Soft Actor-Critic with hybrid action types#
Actor training loss#
Let \(a\) be the discrete action and \(b\) the continuous action, then the actor loss is:
\[\begin{split}\begin{equation}
\begin{array}{ll}
& \displaystyle\int_{a,b}\pi(a,b|s)[\alpha \log \pi(a,b|s) - Q(s,a,b)]\\
=& \displaystyle\int_{a,b}\pi_{\phi}(b|s)\pi(a|b,s)[\alpha\log \pi_{\phi}(b|s) + \alpha \log \pi(a|b,s) - Q(s,a,b)]\\
=& \displaystyle\int_b \pi_{\phi}(b|s) \left(\alpha\log \pi_{\phi}(b|s) - \int_a \pi(a|b,s) q_b(s,a)\right)\\
=& \displaystyle\int_b \pi_{\phi}(b|s) \left(\alpha\log \pi_{\phi}(b|s) - \mathbb{E}_{\pi(a|b,s)}[q_b(s,a)]\right)\\
\end{array}
\end{equation}\end{split}\]
where \(q_b(s,a):= Q(s,a,b)-\alpha\log\pi(a|b,s)\). Given any \(\pi_{\phi}(b|s)\) for any \(s,b\), maximizing the inner expectation we have
\[\pi^*(a|b,s)=\text{argmax}_{\pi}\mathbb{E}_{\pi(a|b,s)}[q_b(s,a)]=\frac{\exp(\frac{Q(s,a,b)}{\alpha})}{Z(s,b)}\]

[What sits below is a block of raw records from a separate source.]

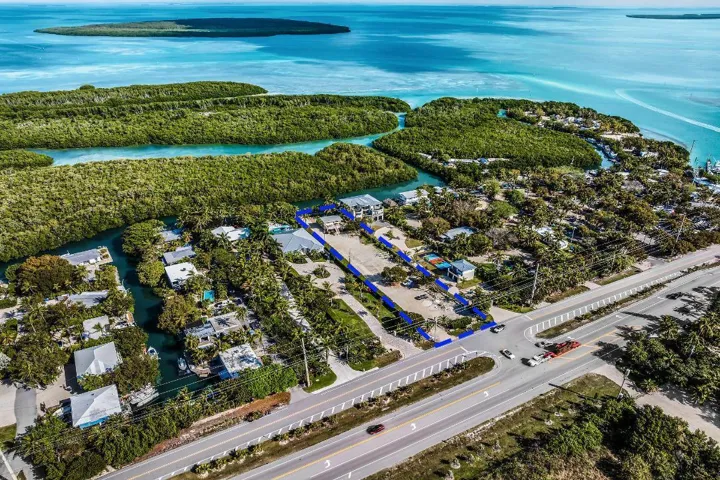 Estate Parcel in Islamorada Florida Keys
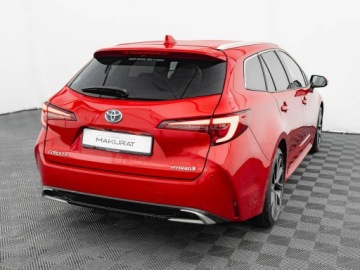 Toyota Corolla XII 2023 Toyota Corolla GD2L896#2.0 Hybrid Executive, zdjęcie 4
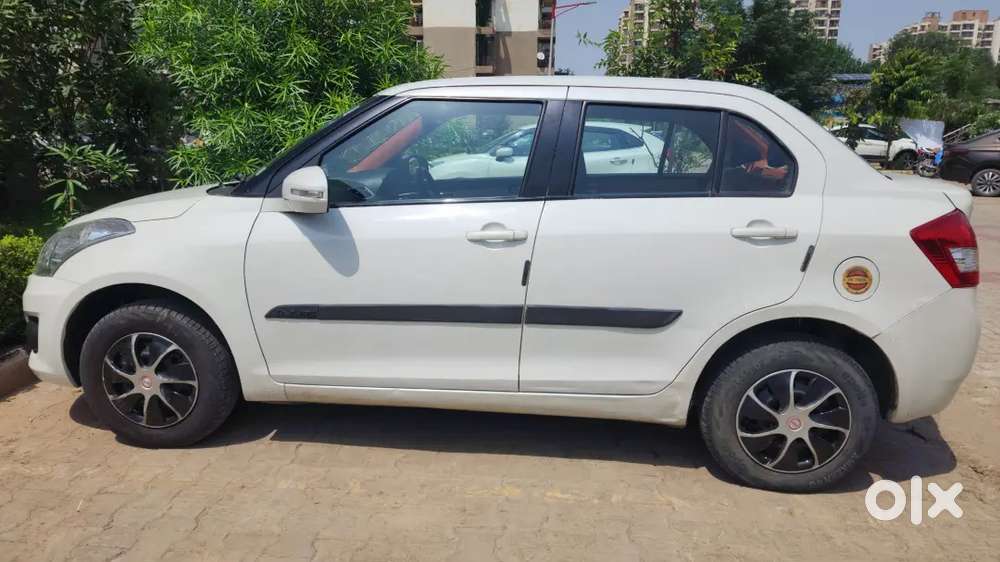 Swift Dzire Modified Dual Tone  Interior (excellent Condition)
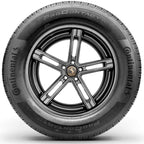 Continental ProContact TX 245/45R18 96V A/S All Season Tire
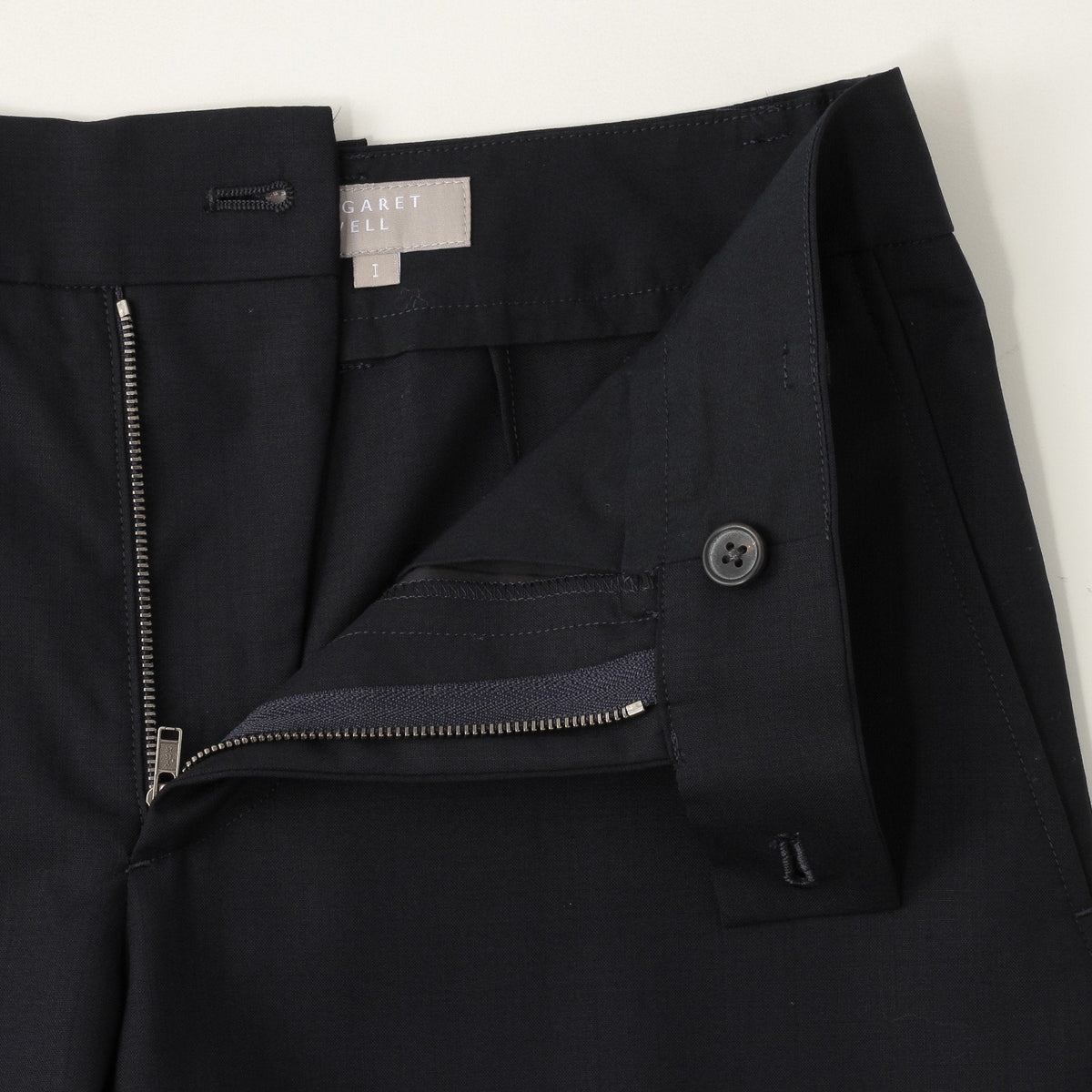 TROUSERS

as the optimal conditional policy for action \(a\). For a reasonable discrete action space, the optimal inner expectation \(q^*(s,b):=\mathbb{E}_{\pi^*(a|b,s)}[\cdot]\) can be easily computed. It’s a function of \(s\) and \(b\), and differentiable w.r.t. \(b\). Thus we can still use re-parameterization trick \(b=g_{\phi}(\epsilon,s)\) to optimize \(\phi\):
\[\mathbb{E}_{\epsilon\sim p(\epsilon)}\left[\alpha \log\pi_{\phi}(g_{\phi}(\epsilon,s)|s) - q^*(s,g_{\phi}(\epsilon,s))\right]\]
Different entropy coefficients#
To have different entropy coefficients, the actor loss becomes
\[\displaystyle\int_{a,b}\pi_{\phi}(b|s)\pi(a|b,s)[\alpha_b\log \pi_{\phi}(b|s) + \alpha_a \log \pi(a|b,s) - Q(s,a,b)]\]
And accordingly, the value definition is changed to
\[\displaystyle V(s)=\mathbb{E}_{a,b\sim \pi}[Q(s,a,b)-\alpha_a \log \pi(a|s,b) - \alpha_b \log\pi_{\phi}(b|s)]\]